Collection entries:
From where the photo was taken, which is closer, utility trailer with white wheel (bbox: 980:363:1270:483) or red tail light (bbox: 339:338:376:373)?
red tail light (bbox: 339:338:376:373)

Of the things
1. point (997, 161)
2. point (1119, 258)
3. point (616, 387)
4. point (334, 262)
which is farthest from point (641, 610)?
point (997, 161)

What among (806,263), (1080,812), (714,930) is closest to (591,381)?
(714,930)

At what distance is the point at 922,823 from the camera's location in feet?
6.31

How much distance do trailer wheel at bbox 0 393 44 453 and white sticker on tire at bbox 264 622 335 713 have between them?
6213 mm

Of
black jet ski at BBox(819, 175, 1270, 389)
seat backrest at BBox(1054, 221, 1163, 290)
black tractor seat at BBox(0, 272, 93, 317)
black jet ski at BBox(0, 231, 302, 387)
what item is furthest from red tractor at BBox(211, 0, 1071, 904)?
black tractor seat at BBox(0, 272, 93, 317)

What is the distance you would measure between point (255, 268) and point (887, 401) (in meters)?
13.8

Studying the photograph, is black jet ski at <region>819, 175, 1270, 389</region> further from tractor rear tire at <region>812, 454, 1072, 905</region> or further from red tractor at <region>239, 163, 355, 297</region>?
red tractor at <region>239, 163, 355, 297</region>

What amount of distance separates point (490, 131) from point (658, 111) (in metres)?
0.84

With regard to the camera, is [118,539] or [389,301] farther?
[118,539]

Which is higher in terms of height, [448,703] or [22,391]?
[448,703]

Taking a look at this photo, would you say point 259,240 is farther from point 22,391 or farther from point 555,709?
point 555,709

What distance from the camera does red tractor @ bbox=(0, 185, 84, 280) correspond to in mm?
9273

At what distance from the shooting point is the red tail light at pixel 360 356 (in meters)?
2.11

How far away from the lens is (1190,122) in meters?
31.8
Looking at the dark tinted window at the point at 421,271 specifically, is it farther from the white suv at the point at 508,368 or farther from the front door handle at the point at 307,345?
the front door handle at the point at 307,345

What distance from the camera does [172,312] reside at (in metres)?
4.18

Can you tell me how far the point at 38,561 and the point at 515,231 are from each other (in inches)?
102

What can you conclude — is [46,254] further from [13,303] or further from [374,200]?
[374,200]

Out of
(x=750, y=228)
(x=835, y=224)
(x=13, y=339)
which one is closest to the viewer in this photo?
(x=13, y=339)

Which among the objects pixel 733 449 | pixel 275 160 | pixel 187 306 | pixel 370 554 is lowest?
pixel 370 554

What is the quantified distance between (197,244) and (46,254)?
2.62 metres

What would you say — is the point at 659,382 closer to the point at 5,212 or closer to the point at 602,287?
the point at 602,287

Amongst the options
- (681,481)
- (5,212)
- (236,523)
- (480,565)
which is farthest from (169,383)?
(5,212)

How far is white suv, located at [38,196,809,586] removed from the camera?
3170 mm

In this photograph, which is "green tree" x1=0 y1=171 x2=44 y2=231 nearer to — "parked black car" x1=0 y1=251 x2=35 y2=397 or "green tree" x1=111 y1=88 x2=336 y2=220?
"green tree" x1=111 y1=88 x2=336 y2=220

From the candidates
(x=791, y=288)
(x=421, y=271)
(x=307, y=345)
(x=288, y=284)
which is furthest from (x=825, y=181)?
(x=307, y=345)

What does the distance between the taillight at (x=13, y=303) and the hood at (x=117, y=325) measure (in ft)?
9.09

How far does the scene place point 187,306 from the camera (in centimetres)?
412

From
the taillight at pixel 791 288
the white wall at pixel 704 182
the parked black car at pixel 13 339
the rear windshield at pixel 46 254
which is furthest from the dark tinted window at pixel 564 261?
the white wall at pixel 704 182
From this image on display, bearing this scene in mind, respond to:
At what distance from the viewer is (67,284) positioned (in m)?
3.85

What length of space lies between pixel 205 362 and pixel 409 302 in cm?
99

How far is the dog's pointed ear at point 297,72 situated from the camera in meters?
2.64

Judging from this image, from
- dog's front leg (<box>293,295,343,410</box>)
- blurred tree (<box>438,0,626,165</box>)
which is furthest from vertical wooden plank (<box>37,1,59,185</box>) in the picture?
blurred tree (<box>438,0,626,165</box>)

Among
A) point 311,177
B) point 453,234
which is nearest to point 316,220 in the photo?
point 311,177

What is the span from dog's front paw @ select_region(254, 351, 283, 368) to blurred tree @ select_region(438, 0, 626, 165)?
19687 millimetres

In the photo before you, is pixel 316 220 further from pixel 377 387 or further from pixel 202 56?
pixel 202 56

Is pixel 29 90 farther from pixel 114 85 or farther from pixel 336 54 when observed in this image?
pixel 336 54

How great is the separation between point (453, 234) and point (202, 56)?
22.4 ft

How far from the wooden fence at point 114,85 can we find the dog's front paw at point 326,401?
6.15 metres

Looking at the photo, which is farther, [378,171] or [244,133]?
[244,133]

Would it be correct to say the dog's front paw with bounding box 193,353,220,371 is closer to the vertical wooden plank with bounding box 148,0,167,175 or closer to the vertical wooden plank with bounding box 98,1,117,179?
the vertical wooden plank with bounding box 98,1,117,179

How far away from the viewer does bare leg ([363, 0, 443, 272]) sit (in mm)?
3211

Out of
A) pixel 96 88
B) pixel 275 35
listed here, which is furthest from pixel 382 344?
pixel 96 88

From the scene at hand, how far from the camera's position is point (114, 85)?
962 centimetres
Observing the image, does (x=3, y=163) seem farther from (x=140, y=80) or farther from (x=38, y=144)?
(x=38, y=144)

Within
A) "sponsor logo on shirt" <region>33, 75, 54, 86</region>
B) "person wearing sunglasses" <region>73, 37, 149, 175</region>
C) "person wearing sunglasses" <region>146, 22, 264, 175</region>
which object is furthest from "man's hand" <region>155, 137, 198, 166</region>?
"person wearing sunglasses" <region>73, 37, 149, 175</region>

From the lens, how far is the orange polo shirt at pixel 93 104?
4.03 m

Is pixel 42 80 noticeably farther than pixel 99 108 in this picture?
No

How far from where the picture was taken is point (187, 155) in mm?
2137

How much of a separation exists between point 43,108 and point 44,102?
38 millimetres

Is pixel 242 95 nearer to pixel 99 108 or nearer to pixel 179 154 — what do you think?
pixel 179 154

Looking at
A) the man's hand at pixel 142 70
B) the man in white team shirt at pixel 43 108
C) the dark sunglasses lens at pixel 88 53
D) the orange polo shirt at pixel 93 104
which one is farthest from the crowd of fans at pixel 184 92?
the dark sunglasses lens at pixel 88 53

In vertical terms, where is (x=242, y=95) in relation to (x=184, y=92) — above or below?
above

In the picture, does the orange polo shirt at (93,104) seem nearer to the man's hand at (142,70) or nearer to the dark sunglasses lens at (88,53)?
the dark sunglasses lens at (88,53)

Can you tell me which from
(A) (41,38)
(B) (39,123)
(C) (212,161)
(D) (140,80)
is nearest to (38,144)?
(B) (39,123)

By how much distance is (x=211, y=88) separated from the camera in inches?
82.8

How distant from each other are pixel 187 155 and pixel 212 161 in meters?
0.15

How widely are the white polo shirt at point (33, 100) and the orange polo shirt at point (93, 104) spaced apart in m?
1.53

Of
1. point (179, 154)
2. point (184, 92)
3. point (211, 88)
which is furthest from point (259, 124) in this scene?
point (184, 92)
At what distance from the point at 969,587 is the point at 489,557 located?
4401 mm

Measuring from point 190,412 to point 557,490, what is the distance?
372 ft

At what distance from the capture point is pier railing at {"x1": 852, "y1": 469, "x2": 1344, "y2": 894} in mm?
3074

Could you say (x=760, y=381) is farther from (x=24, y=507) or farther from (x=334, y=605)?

• **TASK DETAILS**: Can you turn the rows from the line with "From the lens, how" through the line with "38 millimetres" into a numbered list, leaving out blank lines?

• **ANSWER BELOW**:
1. From the lens, how far is the orange polo shirt at pixel 93 104?
2. 4.03 m
3. Is pixel 42 80 noticeably farther than pixel 99 108 in this picture?
4. No
5. How far from where the picture was taken is point (187, 155) in mm?
6. 2137
7. How much of a separation exists between point 43,108 and point 44,102?
8. 38 millimetres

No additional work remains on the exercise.